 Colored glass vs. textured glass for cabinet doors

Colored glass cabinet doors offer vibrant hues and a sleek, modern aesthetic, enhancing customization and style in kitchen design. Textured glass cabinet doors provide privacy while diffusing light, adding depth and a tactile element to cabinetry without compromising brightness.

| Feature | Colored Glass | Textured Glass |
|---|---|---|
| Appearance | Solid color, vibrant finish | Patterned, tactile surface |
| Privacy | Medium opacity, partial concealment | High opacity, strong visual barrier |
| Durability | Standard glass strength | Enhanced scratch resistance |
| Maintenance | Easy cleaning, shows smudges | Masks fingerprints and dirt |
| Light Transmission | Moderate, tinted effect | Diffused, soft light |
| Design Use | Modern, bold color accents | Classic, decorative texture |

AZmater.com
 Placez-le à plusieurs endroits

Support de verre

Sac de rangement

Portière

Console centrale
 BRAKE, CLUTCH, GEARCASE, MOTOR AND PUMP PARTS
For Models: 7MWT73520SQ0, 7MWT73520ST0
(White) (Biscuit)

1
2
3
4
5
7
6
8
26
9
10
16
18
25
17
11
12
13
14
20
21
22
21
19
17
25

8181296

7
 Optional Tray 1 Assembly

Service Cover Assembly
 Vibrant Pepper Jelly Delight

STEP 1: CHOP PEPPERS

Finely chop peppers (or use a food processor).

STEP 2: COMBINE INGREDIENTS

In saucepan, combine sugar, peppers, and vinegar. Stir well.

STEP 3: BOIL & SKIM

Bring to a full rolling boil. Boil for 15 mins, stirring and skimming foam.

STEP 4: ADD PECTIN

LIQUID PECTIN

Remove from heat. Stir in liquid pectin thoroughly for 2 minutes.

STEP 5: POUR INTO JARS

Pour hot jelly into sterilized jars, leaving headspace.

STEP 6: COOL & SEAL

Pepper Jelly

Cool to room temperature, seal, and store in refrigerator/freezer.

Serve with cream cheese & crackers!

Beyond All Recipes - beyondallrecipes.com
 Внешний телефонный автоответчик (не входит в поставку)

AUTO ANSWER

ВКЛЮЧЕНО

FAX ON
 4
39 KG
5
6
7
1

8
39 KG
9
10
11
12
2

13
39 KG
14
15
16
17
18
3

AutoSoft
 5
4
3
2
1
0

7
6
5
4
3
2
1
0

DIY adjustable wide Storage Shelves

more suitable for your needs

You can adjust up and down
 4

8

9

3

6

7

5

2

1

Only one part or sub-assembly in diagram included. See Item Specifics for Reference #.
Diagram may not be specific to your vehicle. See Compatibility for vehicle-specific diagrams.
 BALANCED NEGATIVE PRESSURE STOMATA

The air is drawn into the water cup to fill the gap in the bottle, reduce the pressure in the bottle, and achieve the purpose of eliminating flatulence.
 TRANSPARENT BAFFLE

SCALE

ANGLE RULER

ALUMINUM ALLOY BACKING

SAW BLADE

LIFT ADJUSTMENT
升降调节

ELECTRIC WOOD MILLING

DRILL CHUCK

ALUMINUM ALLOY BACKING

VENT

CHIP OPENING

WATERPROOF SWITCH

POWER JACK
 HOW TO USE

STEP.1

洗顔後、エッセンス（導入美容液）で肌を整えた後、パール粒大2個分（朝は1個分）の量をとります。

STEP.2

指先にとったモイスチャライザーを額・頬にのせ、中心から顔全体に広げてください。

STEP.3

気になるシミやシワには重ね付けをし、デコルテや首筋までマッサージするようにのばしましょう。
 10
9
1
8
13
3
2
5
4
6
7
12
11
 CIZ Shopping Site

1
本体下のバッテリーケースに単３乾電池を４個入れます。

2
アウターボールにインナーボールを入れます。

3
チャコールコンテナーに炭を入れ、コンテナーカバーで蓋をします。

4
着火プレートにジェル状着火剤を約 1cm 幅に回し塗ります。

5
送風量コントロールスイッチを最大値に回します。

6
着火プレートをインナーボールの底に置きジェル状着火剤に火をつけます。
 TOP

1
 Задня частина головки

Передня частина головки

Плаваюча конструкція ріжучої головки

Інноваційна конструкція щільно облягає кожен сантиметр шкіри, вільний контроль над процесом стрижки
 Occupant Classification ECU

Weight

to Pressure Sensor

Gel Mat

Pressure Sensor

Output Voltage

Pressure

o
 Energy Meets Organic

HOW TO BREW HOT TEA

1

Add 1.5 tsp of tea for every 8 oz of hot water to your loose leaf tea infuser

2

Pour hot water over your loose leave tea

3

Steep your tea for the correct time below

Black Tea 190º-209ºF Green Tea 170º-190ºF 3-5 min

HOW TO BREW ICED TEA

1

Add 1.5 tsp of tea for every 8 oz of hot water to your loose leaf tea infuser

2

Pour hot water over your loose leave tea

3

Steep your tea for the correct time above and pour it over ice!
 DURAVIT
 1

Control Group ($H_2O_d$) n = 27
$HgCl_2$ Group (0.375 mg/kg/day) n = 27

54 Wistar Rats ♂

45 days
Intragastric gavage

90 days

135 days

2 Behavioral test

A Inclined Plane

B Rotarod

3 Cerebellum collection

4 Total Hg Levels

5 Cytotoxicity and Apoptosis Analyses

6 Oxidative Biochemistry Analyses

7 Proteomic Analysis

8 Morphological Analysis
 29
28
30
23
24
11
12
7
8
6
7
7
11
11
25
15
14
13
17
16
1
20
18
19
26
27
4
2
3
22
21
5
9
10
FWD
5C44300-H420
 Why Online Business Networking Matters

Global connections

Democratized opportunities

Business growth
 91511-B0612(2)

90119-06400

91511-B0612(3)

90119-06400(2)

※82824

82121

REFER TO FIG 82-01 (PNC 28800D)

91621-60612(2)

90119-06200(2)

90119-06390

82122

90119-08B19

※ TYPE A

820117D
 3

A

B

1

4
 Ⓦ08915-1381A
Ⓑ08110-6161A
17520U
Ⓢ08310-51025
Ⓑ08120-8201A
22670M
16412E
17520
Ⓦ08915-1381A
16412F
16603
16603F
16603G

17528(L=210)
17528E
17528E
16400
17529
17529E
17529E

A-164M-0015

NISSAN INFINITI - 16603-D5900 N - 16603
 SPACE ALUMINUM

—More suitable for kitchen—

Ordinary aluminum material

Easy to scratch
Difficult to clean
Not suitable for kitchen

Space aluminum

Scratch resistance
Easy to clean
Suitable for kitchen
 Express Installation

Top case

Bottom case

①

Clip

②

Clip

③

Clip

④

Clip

◆ THE PROBLEM ◆
Copy out the records above exactly.

◆ RESPONSE FOR THIS EXERCISE ◆
 Colored glass vs. textured glass for cabinet doors

Colored glass cabinet doors offer vibrant hues and a sleek, modern aesthetic, enhancing customization and style in kitchen design. Textured glass cabinet doors provide privacy while diffusing light, adding depth and a tactile element to cabinetry without compromising brightness.

| Feature | Colored Glass | Textured Glass |
|---|---|---|
| Appearance | Solid color, vibrant finish | Patterned, tactile surface |
| Privacy | Medium opacity, partial concealment | High opacity, strong visual barrier |
| Durability | Standard glass strength | Enhanced scratch resistance |
| Maintenance | Easy cleaning, shows smudges | Masks fingerprints and dirt |
| Light Transmission | Moderate, tinted effect | Diffused, soft light |
| Design Use | Modern, bold color accents | Classic, decorative texture |

AZmater.com
 Placez-le à plusieurs endroits

Support de verre

Sac de rangement

Portière

Console centrale
 BRAKE, CLUTCH, GEARCASE, MOTOR AND PUMP PARTS
For Models: 7MWT73520SQ0, 7MWT73520ST0
(White) (Biscuit)

1
2
3
4
5
7
6
8
26
9
10
16
18
25
17
11
12
13
14
20
21
22
21
19
17
25

8181296

7
 Optional Tray 1 Assembly

Service Cover Assembly
 Vibrant Pepper Jelly Delight

STEP 1: CHOP PEPPERS

Finely chop peppers (or use a food processor).

STEP 2: COMBINE INGREDIENTS

In saucepan, combine sugar, peppers, and vinegar. Stir well.

STEP 3: BOIL & SKIM

Bring to a full rolling boil. Boil for 15 mins, stirring and skimming foam.

STEP 4: ADD PECTIN

LIQUID PECTIN

Remove from heat. Stir in liquid pectin thoroughly for 2 minutes.

STEP 5: POUR INTO JARS

Pour hot jelly into sterilized jars, leaving headspace.

STEP 6: COOL & SEAL

Pepper Jelly

Cool to room temperature, seal, and store in refrigerator/freezer.

Serve with cream cheese & crackers!

Beyond All Recipes - beyondallrecipes.com
 Внешний телефонный автоответчик (не входит в поставку)

AUTO ANSWER

ВКЛЮЧЕНО

FAX ON
 4
39 KG
5
6
7
1

8
39 KG
9
10
11
12
2

13
39 KG
14
15
16
17
18
3

AutoSoft
 5
4
3
2
1
0

7
6
5
4
3
2
1
0

DIY adjustable wide Storage Shelves

more suitable for your needs

You can adjust up and down
 4

8

9

3

6

7

5

2

1

Only one part or sub-assembly in diagram included. See Item Specifics for Reference #.
Diagram may not be specific to your vehicle. See Compatibility for vehicle-specific diagrams.
 BALANCED NEGATIVE PRESSURE STOMATA

The air is drawn into the water cup to fill the gap in the bottle, reduce the pressure in the bottle, and achieve the purpose of eliminating flatulence.
 TRANSPARENT BAFFLE

SCALE

ANGLE RULER

ALUMINUM ALLOY BACKING

SAW BLADE

LIFT ADJUSTMENT
升降调节

ELECTRIC WOOD MILLING

DRILL CHUCK

ALUMINUM ALLOY BACKING

VENT

CHIP OPENING

WATERPROOF SWITCH

POWER JACK
 HOW TO USE

STEP.1

洗顔後、エッセンス（導入美容液）で肌を整えた後、パール粒大2個分（朝は1個分）の量をとります。

STEP.2

指先にとったモイスチャライザーを額・頬にのせ、中心から顔全体に広げてください。

STEP.3

気になるシミやシワには重ね付けをし、デコルテや首筋までマッサージするようにのばしましょう。
 10
9
1
8
13
3
2
5
4
6
7
12
11
 CIZ Shopping Site

1
本体下のバッテリーケースに単３乾電池を４個入れます。

2
アウターボールにインナーボールを入れます。

3
チャコールコンテナーに炭を入れ、コンテナーカバーで蓋をします。

4
着火プレートにジェル状着火剤を約 1cm 幅に回し塗ります。

5
送風量コントロールスイッチを最大値に回します。

6
着火プレートをインナーボールの底に置きジェル状着火剤に火をつけます。
 TOP

1
 Задня частина головки

Передня частина головки

Плаваюча конструкція ріжучої головки

Інноваційна конструкція щільно облягає кожен сантиметр шкіри, вільний контроль над процесом стрижки
 Occupant Classification ECU

Weight

to Pressure Sensor

Gel Mat

Pressure Sensor

Output Voltage

Pressure

o
 Energy Meets Organic

HOW TO BREW HOT TEA

1

Add 1.5 tsp of tea for every 8 oz of hot water to your loose leaf tea infuser

2

Pour hot water over your loose leave tea

3

Steep your tea for the correct time below

Black Tea 190º-209ºF Green Tea 170º-190ºF 3-5 min

HOW TO BREW ICED TEA

1

Add 1.5 tsp of tea for every 8 oz of hot water to your loose leaf tea infuser

2

Pour hot water over your loose leave tea

3

Steep your tea for the correct time above and pour it over ice!
 DURAVIT
 1

Control Group ($H_2O_d$) n = 27
$HgCl_2$ Group (0.375 mg/kg/day) n = 27

54 Wistar Rats ♂

45 days
Intragastric gavage

90 days

135 days

2 Behavioral test

A Inclined Plane

B Rotarod

3 Cerebellum collection

4 Total Hg Levels

5 Cytotoxicity and Apoptosis Analyses

6 Oxidative Biochemistry Analyses

7 Proteomic Analysis

8 Morphological Analysis
 29
28
30
23
24
11
12
7
8
6
7
7
11
11
25
15
14
13
17
16
1
20
18
19
26
27
4
2
3
22
21
5
9
10
FWD
5C44300-H420
 Why Online Business Networking Matters

Global connections

Democratized opportunities

Business growth
 91511-B0612(2)

90119-06400

91511-B0612(3)

90119-06400(2)

※82824

82121

REFER TO FIG 82-01 (PNC 28800D)

91621-60612(2)

90119-06200(2)

90119-06390

82122

90119-08B19

※ TYPE A

820117D
 3

A

B

1

4
 Ⓦ08915-1381A
Ⓑ08110-6161A
17520U
Ⓢ08310-51025
Ⓑ08120-8201A
22670M
16412E
17520
Ⓦ08915-1381A
16412F
16603
16603F
16603G

17528(L=210)
17528E
17528E
16400
17529
17529E
17529E

A-164M-0015

NISSAN INFINITI - 16603-D5900 N - 16603
 SPACE ALUMINUM

—More suitable for kitchen—

Ordinary aluminum material

Easy to scratch
Difficult to clean
Not suitable for kitchen

Space aluminum

Scratch resistance
Easy to clean
Suitable for kitchen
 Express Installation

Top case

Bottom case

①

Clip

②

Clip

③

Clip

④

Clip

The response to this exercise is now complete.